Given the difference in cost, it's hard to go less than gold.... just not that much money to be saved in most instances.

As to the does it pay to pay more for a higher 80+ rating, you might find the attached file useful.

Going to Platinum from Gold in Metropolitan US Oil / Gas dependent areas costs you $3.99 but saves you $17.60 over 4 years assuming 30 hours per week and $0.24 electric cost... so make sense ... less so but still logical at US average of $0.11 electric cost where you spend $3.99 to save $8.80.  Not so in Germany where's ya would have to spend the equivalent of $70.80 to save $24.93


----------



## dirtyferret (Feb 10, 2020)

my two cents

if you want the best bang for buck 750w, this Antec is a seasonic focus  with an Antec label








						Antec Pro 750 Watt Semi Modular 80+ Gold PSU/Power Supply
					

Buy from Scan - 750W Antec EA750G EarthWatts Gold Pro, Hybrid Modular, 80PLUS Gold, SLI/CrossFire, Single Rai 120mm Fan, ATX, PSU




					www.scan.co.uk
				




otherwise I would recommend this seasonic prime ultra, excellent price and built like a tank








						Seasonic PRIME Ultra 650 Watt Fully Modular 80+ Platinum PSU/Power Supply
					

Buy from Scan - 650W Seasonic PRIME Ultra Platinum, Fully Modular, 80+ Platinum, SLI/CrossFire, Single Rail, 54A, 135mm Fan, ATX, PSU




					www.scan.co.uk


----------



## KaseyF (Feb 10, 2020)

I appreciate all your replies a lot!  TPU.

I forgot to add my peripherals to my specs now you mention it, they are:

1x mouse, 1x keyboard (HyperX Alloy Pro)
1x XP-Pen Shortcut Remote (uses a wireless receiver)
1x 3Dconnexion Compact SpaceMouse (I don't know how much power it uses but on the bottom I think it says 5v 500ma)
And lastly at weekends I turn on my backup drive which is USB 3 but it uses an AC adaptor
I checked out the Seasonic GX 750 Gold recommended by oxrufiioxo since there's lots of love for Seasonic, and came across the PX 650 Platinum for just £6 more at £119.99, would you recommend that instead?

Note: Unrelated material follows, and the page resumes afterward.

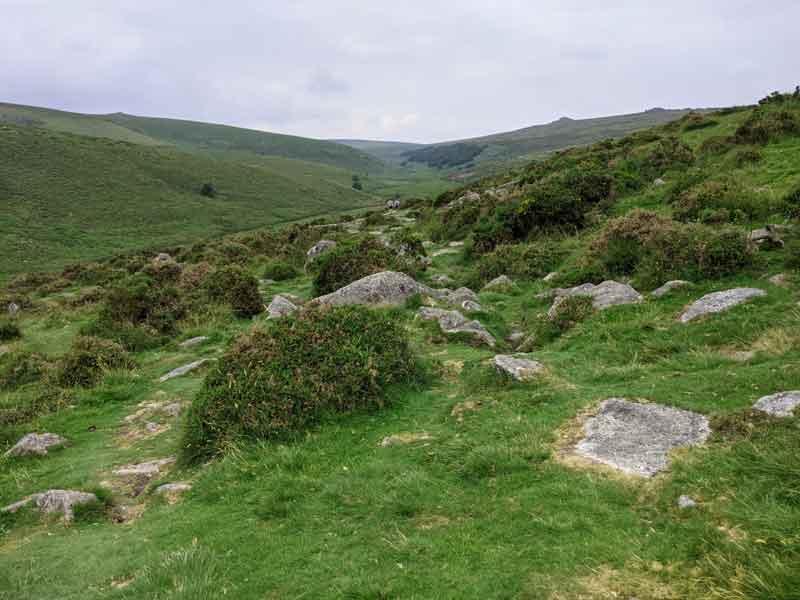 Walk over the moors to Wistmans wood, Devon, UK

Zombie and Naylor make good points about efficiency. It's hard finding a review though, they are re-branded Focus?








						Seasonic Focus PX 650 650W Modular 80+ Platinum PSU/Power Supply
					

Buy from Scan - 650W Seasonic Focus PX-650 80PLUS Platinum, Single Rail, Fully Modular, 54A, 120mm Fan, ATX PSU




					www.scan.co.uk
				



According to the specs it also comes with 2 x 4+4-pin ATX 12V cables, perhaps in-case for some reason the mobo decides not to boot with just one.

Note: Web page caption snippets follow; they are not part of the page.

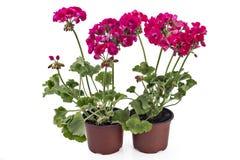 Geranium Pelargonium with buds royalty free stock photos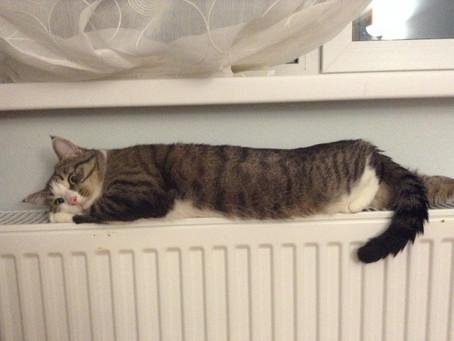 АО «ЭнергосбыТ Плюс» понизит температуру отопления в десятках домов и зданий Орджоникидзевского райо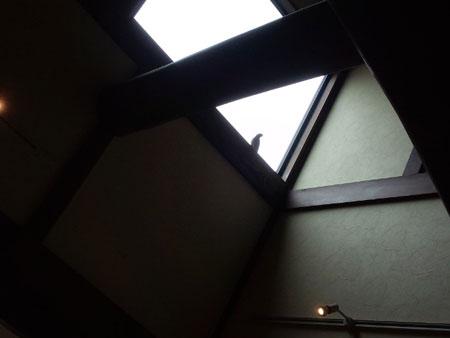 mukudori1.jpg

So maybe between Seasonic PX650 (Platinum) or Corsair RM650x/RM750x (Gold), price difference isn't enough to make it a consideration for me, what would you go for personally? I'm so sorry I'm very indecisive!


----------



## oxrufiioxo (Feb 10, 2020)

KaseyF said:


> I appreciate all your replies a lot!  TPU.
> 
> I forgot to add my peripherals to my specs now you mention it, they are:
> 
> ...



The prime ultra platinum @dirtyferret  listed is likely better and cheaper.


----------



## Zach_01 (Feb 11, 2020)

KaseyF said:


> So maybe between Seasonic PX650 (Platinum) or Corsair RM650x/RM750x (Gold), price difference isn't enough to make it a consideration for me, what would you go for personally? I'm so sorry I'm very indecisive!

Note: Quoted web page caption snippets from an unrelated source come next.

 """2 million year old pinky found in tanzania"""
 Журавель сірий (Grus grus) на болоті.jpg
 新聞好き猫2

If you want to go with Corsair then I suggest the HX*i* (Platinum) or the RM*i* (Gold) lines. Quality parts, reliable and fully digital (i) with realtime monitoring, but they come with a price. If you are not interested then a Seasonic prime ultra platinum is way more than just fine.


----------



## kapone32 (Feb 11, 2020)

Zach_01 said:


> If you want to go with Corsair then I suggest the HX*i* (Platinum) or the RM*i* (Gold) lines. Quality parts, reliable and fully digital (i) with realtime monitoring, but they come with a price. If you are not interested then a Seasonic prime ultra platinum is way more than just fine.
> 
> View attachment 144538
> 
> ...



I have been using nothing but Corsair for my personal builds for the past 10 years. All of my PSUs still live on. I wish I could say the same about OCZ, Thermaltake and Ultra. To the OP Corsair or Seasonic and you are good. Make sure you get a higher end one though. There is no point in having +$500 components and use a budget PSU.


----------



## Zach_01 (Feb 11, 2020)

Well its not exactly "these barands and eyes closed"
Both have top quality products, mainstream ones, but some potatoes too... so be aware!


----------



## EarthDog (Feb 11, 2020)

Zach_01 said:


> Well its not exactly "these barands and eyes closed"
> Both have top quality products, mainstream ones, but some potatoes too... so be aware!


Seasonic has nothing below average, really... Corsair ranges from serviceable (CX line) to to awesome.

Funny OCZ was mentioned, lol. I haven't seen a PSU of theirs in several years. They, OCZ, doesn't really exist today... I thought Toshiba or someone gobbled them up a couple of years ago.


----------



## Zach_01 (Feb 11, 2020)

Well I stand corrected then!


----------



## EarthDog (Feb 11, 2020)

It would be an effort to find something merely 'serviceable' from Seasonic. There are some grey boxes out there from them, but nothing in the lines we know... modern consumer lines. IIRC, the G series is their least expensive and still average? I'd buy any of these and not worry...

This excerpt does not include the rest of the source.